■ **Tasks to carry out**
1. Using the forum thread on listening to a spouse, decide whether each statement agrees with it: (a) Jaded Heart writes that her husband says he wants to be alone; (b) DawnD says that if he wants you to listen, your only responses should be statements about your own feelings; (c) Drayvius advises picking your battles. Answer yes or no for each, and quote the words that decide it.
2. In the forum thread on listening to a spouse, what kind of vibe does DawnD say a reply like "but I ......" sends off?
3. From the forum thread on listening to a spouse, extract the passage between "## DawnD (Sep" and "a defending vibe.", inclusive.

■ **Page excerpt**

● ● ●

# My H says I don't listen to him



## Jaded Heart (Jan 5, 2011)

I do listen to him , but I always have a positive come back about things he says. 

When he talks he says he wants out he wants to be alone. I tell him how can you want to give all this up , me, your kids, our new home. A wife that loves you with all her heart and is willing to make up for all the hurt that I caused you ! 

What do I do ? I don't want to give up but I think me repeating myself over and over is not helping either.


----------



## Conrad (Aug 6, 2010)

From your own reports, it sounds like you're telling him things.

Would you consider that listening?


----------



## DawnD (Sep 23, 2009)

Conrad said:


> From your own reports, it sounds like you're telling him things.
> 
> Would you consider that listening?


:iagree: There is a huge difference in listening and conversating. If he wants you to listen, then your only responses should be questions about his comments. If you are trying to conversate with him while he just wants you to listen to him, then he will feel like you don't care. If you are replying with anything like " but I ......" then you probably aren't sending off a listening vibe, but more of a defending vibe.


----------



## Drayvius (Nov 30, 2010)

Jaded Heart said:


> I do listen to him , but I always have a positive come back about things he says.
> 
> When he talks he says he wants out he wants to be alone. I tell him how can you want to give all this up , me, your kids, our new home. A wife that loves you with all her heart and is willing to make up for all the hurt that I caused you !
> 
> What do I do ? I don't want to give up but I think me repeating myself over and over is not helping either.


The other things that can be said, is to pick your battles. You may not agree with everything he says, or you may not want to go along with every plan he has, but if you are always contradicting him, or always comming back when he says something, then he may begin to feel like he cant even talk to you because you will just dissagree or argue with him, so he could completely shut down and then you wouldnt have much of a relationship if he did stay.

● ● ●

■ **Recorded information**

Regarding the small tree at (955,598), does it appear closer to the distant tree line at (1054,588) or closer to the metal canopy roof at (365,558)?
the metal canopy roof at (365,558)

● ● ●

■ **Answers to the exercises**
1.
(a) Yes: "When he talks he says he wants out he wants to be alone."
(b) No: "If he wants you to listen, then your only responses should be questions about his comments."
(c) Yes: "The other things that can be said, is to pick your battles."

2. A defending vibe rather than a listening one.

3.
## DawnD (Sep 23, 2009)

Conrad said:


> From your own reports, it sounds like you're telling him things.
> 
> Would you consider that listening?


:iagree: There is a huge difference in listening and conversating. If he wants you to listen, then your only responses should be questions about his comments. If you are trying to conversate with him while he just wants you to listen to him, then he will feel like you don't care. If you are replying with anything like " but I ......" then you probably aren't sending off a listening vibe, but more of a defending vibe.